++++ Input for this task

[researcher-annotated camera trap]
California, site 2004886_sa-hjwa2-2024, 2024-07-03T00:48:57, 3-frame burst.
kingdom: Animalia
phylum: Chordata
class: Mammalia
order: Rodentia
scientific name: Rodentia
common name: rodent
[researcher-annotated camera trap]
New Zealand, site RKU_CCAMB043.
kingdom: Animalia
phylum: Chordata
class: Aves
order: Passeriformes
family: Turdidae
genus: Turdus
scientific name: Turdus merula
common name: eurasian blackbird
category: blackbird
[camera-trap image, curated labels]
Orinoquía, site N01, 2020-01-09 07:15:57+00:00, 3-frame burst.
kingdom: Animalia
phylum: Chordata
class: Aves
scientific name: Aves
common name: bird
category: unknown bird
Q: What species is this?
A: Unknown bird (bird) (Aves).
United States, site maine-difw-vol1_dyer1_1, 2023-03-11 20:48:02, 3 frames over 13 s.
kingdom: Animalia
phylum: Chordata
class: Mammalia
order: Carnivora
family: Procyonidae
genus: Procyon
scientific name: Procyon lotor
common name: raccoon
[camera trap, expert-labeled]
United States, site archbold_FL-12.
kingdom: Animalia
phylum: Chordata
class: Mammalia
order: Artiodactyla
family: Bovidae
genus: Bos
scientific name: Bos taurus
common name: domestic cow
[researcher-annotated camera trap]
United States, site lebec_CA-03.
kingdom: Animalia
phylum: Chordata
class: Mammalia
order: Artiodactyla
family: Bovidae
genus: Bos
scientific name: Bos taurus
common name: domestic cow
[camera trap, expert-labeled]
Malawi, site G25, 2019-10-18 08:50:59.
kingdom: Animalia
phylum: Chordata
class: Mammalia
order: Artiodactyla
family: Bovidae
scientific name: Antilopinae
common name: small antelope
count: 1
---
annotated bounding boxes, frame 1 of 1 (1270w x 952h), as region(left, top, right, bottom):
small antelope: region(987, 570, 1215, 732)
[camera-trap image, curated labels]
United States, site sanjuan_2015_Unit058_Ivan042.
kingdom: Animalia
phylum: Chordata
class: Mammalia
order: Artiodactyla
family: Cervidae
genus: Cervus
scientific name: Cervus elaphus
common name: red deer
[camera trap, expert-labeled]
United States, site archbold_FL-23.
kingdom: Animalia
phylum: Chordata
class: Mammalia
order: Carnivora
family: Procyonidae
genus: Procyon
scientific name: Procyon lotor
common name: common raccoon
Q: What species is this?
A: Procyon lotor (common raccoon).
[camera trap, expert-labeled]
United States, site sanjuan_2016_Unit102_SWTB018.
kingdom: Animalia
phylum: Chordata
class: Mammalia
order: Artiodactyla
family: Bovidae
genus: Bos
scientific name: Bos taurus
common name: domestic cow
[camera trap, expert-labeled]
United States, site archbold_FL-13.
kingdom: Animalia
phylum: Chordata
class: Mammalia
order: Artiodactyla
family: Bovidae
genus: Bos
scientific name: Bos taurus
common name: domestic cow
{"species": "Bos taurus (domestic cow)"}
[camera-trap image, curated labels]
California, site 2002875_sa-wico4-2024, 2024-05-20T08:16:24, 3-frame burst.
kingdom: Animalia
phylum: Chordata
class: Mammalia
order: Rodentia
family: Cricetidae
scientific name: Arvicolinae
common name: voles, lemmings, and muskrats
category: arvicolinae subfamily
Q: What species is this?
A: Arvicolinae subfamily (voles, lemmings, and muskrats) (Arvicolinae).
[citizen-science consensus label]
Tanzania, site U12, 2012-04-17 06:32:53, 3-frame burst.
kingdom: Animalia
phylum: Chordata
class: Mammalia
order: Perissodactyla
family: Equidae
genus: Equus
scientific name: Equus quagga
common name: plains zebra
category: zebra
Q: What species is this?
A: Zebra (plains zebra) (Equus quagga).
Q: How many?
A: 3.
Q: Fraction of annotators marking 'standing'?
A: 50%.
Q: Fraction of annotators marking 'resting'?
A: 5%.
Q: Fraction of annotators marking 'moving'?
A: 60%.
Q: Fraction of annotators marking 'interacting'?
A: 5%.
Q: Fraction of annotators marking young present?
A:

++++++++

*What this task involves*. Report all lines in the listing above that contain the word "burst".

*Reply*.
California, site 2004886_sa-hjwa2-2024, 2024-07-03T00:48:57, 3-frame burst.
Orinoquía, site N01, 2020-01-09 07:15:57+00:00, 3-frame burst.
California, site 2002875_sa-wico4-2024, 2024-05-20T08:16:24, 3-frame burst.
Tanzania, site U12, 2012-04-17 06:32:53, 3-frame burst.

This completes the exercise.